**Dataset:**
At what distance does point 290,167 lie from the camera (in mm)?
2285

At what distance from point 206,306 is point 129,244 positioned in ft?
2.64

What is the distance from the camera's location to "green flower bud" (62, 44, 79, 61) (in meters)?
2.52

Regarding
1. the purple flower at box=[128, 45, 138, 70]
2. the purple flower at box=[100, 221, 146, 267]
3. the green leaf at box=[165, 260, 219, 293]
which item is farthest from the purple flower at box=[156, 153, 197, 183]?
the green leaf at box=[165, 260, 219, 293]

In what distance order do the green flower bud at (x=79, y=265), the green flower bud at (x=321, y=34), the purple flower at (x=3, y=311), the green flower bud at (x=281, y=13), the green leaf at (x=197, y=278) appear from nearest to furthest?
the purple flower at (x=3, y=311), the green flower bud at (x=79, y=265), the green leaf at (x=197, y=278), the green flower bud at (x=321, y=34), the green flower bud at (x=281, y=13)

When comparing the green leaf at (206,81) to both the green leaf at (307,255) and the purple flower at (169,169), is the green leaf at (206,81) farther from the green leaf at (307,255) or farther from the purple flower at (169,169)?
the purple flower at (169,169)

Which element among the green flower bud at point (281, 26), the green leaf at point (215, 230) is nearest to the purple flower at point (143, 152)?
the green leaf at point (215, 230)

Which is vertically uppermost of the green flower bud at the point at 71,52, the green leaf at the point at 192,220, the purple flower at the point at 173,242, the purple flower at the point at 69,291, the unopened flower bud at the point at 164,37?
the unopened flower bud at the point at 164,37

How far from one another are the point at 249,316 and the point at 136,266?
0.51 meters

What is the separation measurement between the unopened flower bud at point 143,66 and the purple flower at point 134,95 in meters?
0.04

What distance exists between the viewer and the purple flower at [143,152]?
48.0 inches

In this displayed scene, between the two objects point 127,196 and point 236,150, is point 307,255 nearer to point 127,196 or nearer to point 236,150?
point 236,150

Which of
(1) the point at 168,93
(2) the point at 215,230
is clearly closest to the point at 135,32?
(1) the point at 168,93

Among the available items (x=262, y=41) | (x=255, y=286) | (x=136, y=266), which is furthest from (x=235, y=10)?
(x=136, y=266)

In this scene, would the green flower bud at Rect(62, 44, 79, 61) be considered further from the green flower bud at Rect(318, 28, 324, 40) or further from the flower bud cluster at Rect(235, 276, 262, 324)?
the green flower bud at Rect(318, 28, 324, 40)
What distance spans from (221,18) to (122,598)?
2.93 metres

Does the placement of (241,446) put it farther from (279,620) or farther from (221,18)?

**Work required:** Put every line of the listing above into a numbered list, skipping the blank lines.

**Response:**
1. At what distance does point 290,167 lie from the camera (in mm)?
2. 2285
3. At what distance from point 206,306 is point 129,244 positioned in ft?
4. 2.64
5. What is the distance from the camera's location to "green flower bud" (62, 44, 79, 61) (in meters)?
6. 2.52
7. Regarding
8. 1. the purple flower at box=[128, 45, 138, 70]
9. 2. the purple flower at box=[100, 221, 146, 267]
10. 3. the green leaf at box=[165, 260, 219, 293]
11. which item is farthest from the purple flower at box=[156, 153, 197, 183]?
12. the green leaf at box=[165, 260, 219, 293]
13. In what distance order do the green flower bud at (x=79, y=265), the green flower bud at (x=321, y=34), the purple flower at (x=3, y=311), the green flower bud at (x=281, y=13), the green leaf at (x=197, y=278) appear from nearest to furthest?
14. the purple flower at (x=3, y=311), the green flower bud at (x=79, y=265), the green leaf at (x=197, y=278), the green flower bud at (x=321, y=34), the green flower bud at (x=281, y=13)
15. When comparing the green leaf at (206,81) to both the green leaf at (307,255) and the purple flower at (169,169), is the green leaf at (206,81) farther from the green leaf at (307,255) or farther from the purple flower at (169,169)?
16. the purple flower at (169,169)
17. Which element among the green flower bud at point (281, 26), the green leaf at point (215, 230) is nearest to the purple flower at point (143, 152)?
18. the green leaf at point (215, 230)
19. Which is vertically uppermost of the green flower bud at the point at 71,52, the green leaf at the point at 192,220, the purple flower at the point at 173,242, the purple flower at the point at 69,291, the unopened flower bud at the point at 164,37?
20. the unopened flower bud at the point at 164,37
21. How far from one another are the point at 249,316 and the point at 136,266?
22. 0.51 meters
23. What is the separation measurement between the unopened flower bud at point 143,66 and the purple flower at point 134,95 in meters?
24. 0.04
25. What distance exists between the viewer and the purple flower at [143,152]?
26. 48.0 inches
27. In this displayed scene, between the two objects point 127,196 and point 236,150, is point 307,255 nearer to point 127,196 or nearer to point 236,150?
28. point 236,150
29. Which of
30. (1) the point at 168,93
31. (2) the point at 215,230
32. is clearly closest to the point at 135,32?
33. (1) the point at 168,93
34. Among the available items (x=262, y=41) | (x=255, y=286) | (x=136, y=266), which is furthest from (x=235, y=10)?
35. (x=136, y=266)
36. In this scene, would the green flower bud at Rect(62, 44, 79, 61) be considered further from the green flower bud at Rect(318, 28, 324, 40) or further from the flower bud cluster at Rect(235, 276, 262, 324)?
37. the green flower bud at Rect(318, 28, 324, 40)
38. What distance spans from (221,18) to (122,598)?
39. 2.93 metres
40. Does the placement of (241,446) put it farther from (279,620) or farther from (221,18)?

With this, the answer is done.